▸ **SUS INSTRUCCIONES**: Renombre «rowing boat» como «rowboat» en todas las entradas y reprodúzcalas completas, sin modificar nada más.

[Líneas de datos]
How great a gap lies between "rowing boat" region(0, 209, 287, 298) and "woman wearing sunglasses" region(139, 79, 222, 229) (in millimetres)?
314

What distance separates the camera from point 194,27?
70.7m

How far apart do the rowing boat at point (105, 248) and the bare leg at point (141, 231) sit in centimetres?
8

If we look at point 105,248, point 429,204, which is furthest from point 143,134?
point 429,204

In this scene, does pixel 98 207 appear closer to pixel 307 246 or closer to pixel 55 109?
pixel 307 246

▸ **RESPUESTA A LA TAREA**:
How great a gap lies between "rowboat" region(0, 209, 287, 298) and "woman wearing sunglasses" region(139, 79, 222, 229) (in millimetres)?
314

What distance separates the camera from point 194,27?
70.7m

How far apart do the rowboat at point (105, 248) and the bare leg at point (141, 231) sit in centimetres?
8

If we look at point 105,248, point 429,204, which is furthest from point 143,134?
point 429,204

In this scene, does pixel 98 207 appear closer to pixel 307 246 or closer to pixel 55 109?
pixel 307 246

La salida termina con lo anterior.